上座に腰を掛け、赤い鎧に身を包んだ青年。
髪は赤みがかっており、瞳はうっすらと碧の色を帯びている。
しかし、その気迫はあまりにも重い。
対面しているだけで臓腑が押し潰されそうであり、思わず息をすることも忘れてしまっていた。
これが「孫権」。三国志を代表する、英雄が一人。
父や兄と同じく、猛虎の血潮を間違いなく受け継いでいる、孫家の主。
「雍闓、シキであったな。長旅、ご苦労であった」
「恐縮で御座います。私、雍闓、ならびに我が盟友の士燮が代理のシキ、面会していただけましたこと、大変感謝いたしております」
「あぁ、南蛮、交州と誼を結ぶ点においては、こちらとしても有意義だと思っている。なれば、雍闓と士燮は孫家に仕えよ。代わりの地方官はこちらで用意する故にな」
顔は笑っているが、声は冷えていた。
本当に二十歳前の人間かよ、と疑わずにはいられないほどの重圧。
真っ先に、こちらの喉元に牙を突き立ててきやがった。
南蛮も交州も、求めるのは自治権である。従属までは許すが、自治権は譲らない。それが共通している。
しかし孫権は真っ先に、その要求に先手を打ってきた。
「なに、悪くはしない。それが筋というものだ、というだけの話。それに私はいまだ若輩の身、江東を治めてゆくには、高名な領主であられる二方の力が必要だ」
「我らとて微細を尽くし、漢室の威光でもって、その恩恵を預かっているに過ぎぬ老骨です。ただただ民の前で己の不徳を恥じ入るのみです。自分の事で手一杯なのです」
しかし、雍闓も譲らない。やはり年季が違うのだろう。
孫権はそれを見て、鼻でかすかに笑った。
「孫家に仕えぬ、と申すか? では、敵という意味か?」
「滅相もない。我らは、南蛮と交州の地より、孫家の力添えとなりたい、それだけに御座います」
「で、あれば、シキよ。何故、交州は貴殿の父が面会に来ないのだ? 雍闓の言葉には筋がある、しかし、交州は孫家を軽んじているように思えてならぬ」
やはり、そう来たか。
本当の理由である「孫家と曹操、同時期に面通しを願い出ているから」と答えれば間違いなく僕はここで処刑だ。
どうやったって、名目上の理由で押し通すしかない。
「南蛮と交州、同時期に領主が不在となれば、有事の際の対処に困ります。それに、我が父は老いており、病がちの為に長旅は出来ません。なにとぞご容赦を」
「老いているのに、後を任せる者の育成を怠っている為、離れられないと聞こえるな。士家の子は皆、優秀であると聞くが、偽りだと?」
「父の背中はあまりに大きいのです。それに、領主の不在や代替わりで起きる有事については、孫権様も十二分に分かっておられるかと」
どうにかして、僕からボロを引き出したいらしい。
孫権は史実でもそうだが、些か、策を弄しすぎる性格がある。
だとすればこれ以上、無意味な問答をする前に、こちらから気を逆撫でてみようじゃないか。
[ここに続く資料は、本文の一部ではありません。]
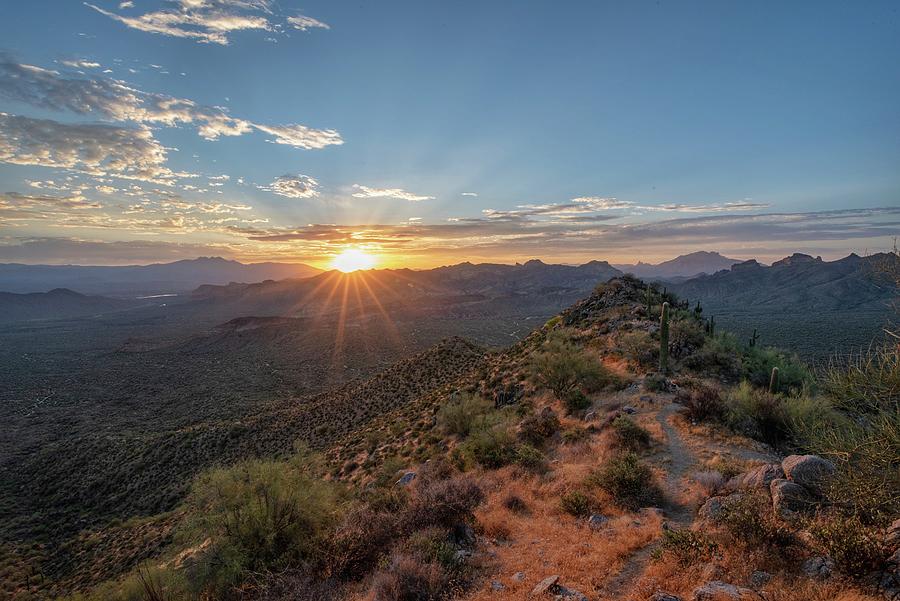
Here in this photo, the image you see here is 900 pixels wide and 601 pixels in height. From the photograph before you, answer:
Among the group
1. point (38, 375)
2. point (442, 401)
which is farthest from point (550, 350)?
point (38, 375)

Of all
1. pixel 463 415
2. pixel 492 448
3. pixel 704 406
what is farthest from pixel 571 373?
pixel 492 448

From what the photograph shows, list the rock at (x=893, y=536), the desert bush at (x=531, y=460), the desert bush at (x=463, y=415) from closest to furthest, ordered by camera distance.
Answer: the rock at (x=893, y=536) → the desert bush at (x=531, y=460) → the desert bush at (x=463, y=415)

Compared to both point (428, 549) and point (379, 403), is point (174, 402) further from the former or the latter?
point (428, 549)

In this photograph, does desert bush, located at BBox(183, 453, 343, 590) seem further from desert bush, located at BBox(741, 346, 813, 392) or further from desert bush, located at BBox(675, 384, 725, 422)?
desert bush, located at BBox(741, 346, 813, 392)

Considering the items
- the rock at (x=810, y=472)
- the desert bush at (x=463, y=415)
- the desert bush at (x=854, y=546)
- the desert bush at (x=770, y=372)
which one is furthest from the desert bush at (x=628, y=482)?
the desert bush at (x=770, y=372)

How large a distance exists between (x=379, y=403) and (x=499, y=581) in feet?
85.8

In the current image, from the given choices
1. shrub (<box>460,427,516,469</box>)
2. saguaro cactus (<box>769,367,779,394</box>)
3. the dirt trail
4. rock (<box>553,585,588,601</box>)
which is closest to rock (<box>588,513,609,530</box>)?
the dirt trail

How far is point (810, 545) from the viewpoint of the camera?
5414 mm

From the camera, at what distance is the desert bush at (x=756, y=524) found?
566 cm

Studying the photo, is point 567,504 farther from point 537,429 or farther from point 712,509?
point 537,429

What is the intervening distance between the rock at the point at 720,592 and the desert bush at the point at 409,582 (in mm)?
3821

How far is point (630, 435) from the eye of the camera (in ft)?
39.3

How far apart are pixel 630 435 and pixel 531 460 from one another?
3.18 meters

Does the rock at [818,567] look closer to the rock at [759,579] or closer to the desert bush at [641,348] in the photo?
the rock at [759,579]
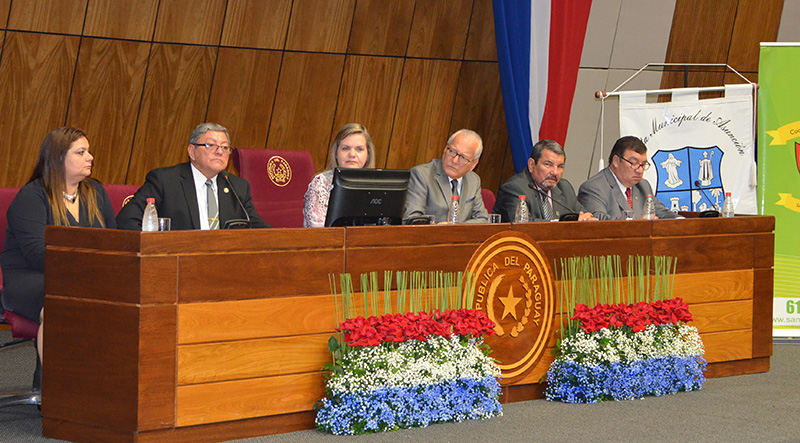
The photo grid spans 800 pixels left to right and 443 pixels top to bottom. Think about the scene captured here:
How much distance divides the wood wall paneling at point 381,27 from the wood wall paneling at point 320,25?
0.25 feet

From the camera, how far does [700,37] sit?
25.6 ft

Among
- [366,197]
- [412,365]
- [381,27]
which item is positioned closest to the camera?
[412,365]

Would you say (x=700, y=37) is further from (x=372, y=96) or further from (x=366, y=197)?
(x=366, y=197)

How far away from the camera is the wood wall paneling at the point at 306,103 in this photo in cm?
637

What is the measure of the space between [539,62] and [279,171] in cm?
212

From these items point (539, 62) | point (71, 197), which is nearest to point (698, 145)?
point (539, 62)

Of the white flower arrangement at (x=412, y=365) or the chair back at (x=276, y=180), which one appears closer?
the white flower arrangement at (x=412, y=365)

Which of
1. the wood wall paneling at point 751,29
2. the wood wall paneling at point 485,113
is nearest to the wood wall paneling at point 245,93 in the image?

大丈夫。交州の重要さが分かっていれば、下手に手出しは出来ない。はず。
李術の乱を前にした皮肉。これ以上、突っ込んではこれまい。
ふと、隣を見てみた。
魯粛さんが何やら頭を抱え、あっちゃーみたいな顔を浮かべている。
空気が、張り詰めた。
孫権を見ると、その赤髪が逆立っているように感じられる。
表情は変わらず穏やかなままなのに、はっきりと、僕が悪手を打ったのだ、ということは分かった。
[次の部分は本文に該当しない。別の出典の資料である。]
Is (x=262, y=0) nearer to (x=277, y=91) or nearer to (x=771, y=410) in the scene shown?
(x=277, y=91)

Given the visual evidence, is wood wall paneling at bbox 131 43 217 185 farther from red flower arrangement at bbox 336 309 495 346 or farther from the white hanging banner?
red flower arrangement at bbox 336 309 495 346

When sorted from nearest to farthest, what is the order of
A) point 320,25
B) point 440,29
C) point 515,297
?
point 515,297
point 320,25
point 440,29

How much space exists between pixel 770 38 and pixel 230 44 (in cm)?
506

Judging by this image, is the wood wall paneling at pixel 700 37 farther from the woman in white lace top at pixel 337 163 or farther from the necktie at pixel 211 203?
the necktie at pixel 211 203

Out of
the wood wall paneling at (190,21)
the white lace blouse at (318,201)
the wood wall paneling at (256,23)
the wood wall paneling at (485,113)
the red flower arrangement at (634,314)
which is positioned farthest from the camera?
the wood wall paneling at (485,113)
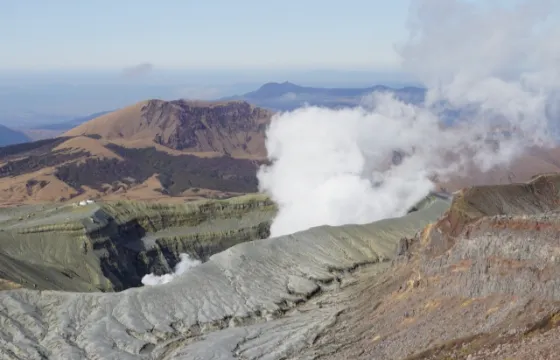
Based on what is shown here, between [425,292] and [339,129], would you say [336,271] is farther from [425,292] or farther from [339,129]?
[339,129]

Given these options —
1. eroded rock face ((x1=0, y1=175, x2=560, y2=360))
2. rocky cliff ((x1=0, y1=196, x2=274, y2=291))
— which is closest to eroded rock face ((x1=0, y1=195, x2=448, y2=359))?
eroded rock face ((x1=0, y1=175, x2=560, y2=360))

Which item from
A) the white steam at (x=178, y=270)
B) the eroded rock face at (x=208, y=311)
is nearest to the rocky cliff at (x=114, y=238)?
the white steam at (x=178, y=270)

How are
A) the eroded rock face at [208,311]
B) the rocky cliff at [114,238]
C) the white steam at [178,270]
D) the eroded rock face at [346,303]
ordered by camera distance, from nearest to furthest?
the eroded rock face at [346,303]
the eroded rock face at [208,311]
the rocky cliff at [114,238]
the white steam at [178,270]

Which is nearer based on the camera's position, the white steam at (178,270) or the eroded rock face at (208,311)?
the eroded rock face at (208,311)

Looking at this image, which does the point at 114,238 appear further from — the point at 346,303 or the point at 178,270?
the point at 346,303

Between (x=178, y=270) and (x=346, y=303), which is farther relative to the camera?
(x=178, y=270)

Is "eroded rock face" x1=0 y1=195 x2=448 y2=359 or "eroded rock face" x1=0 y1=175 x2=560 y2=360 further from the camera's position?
"eroded rock face" x1=0 y1=195 x2=448 y2=359

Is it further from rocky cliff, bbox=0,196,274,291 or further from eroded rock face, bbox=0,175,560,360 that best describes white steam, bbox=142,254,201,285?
eroded rock face, bbox=0,175,560,360

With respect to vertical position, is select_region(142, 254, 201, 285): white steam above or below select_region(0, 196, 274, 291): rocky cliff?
below

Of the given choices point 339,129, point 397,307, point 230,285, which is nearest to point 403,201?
point 339,129

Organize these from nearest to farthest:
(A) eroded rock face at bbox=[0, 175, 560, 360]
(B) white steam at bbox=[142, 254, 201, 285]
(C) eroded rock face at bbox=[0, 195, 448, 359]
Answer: (A) eroded rock face at bbox=[0, 175, 560, 360] → (C) eroded rock face at bbox=[0, 195, 448, 359] → (B) white steam at bbox=[142, 254, 201, 285]

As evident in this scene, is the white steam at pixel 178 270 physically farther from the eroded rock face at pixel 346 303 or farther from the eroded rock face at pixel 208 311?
the eroded rock face at pixel 346 303

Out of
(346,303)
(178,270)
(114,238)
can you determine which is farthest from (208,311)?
(114,238)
「確かにシキの言うとおりだ、統治というものはこの上なく難しい。現に私はこうして、江東の要所にて反乱が起きてしまった。これは私の反省すべき点だ」
顔が笑うが、目が笑っていない。
蛇に睨まれた蛙。虎に捕まった兎。逃げることすら許されない。
「さて、ではどうだろうか。かの高名な士燮が三男であるシキに、教えを請いたい。少し、手伝ってはくれまいか?」
「な、なんでしょう」
「李術は未だ抵抗を辞めず、我らは皖城を攻めあぐねておる。この城をいかに落とすか、是非とも、御高説を賜りたい。よろしければ、降伏勧告の使者となってはくれまいか?」
おいおい、無茶苦茶言いやがるやん……。
次回は、シキが無茶ぶりに応えようと頑張ります。
思えば江東を引き継いだ孫権って、年齢で言うと高校二年生くらいってことっすよね。
高校二年生の総理大臣とは。
しかも幼少の頃に、劉表のとこに乗り込んで、親父の遺体を返してもらったという話もありますし。
壮絶な人生っすよねぇ。。。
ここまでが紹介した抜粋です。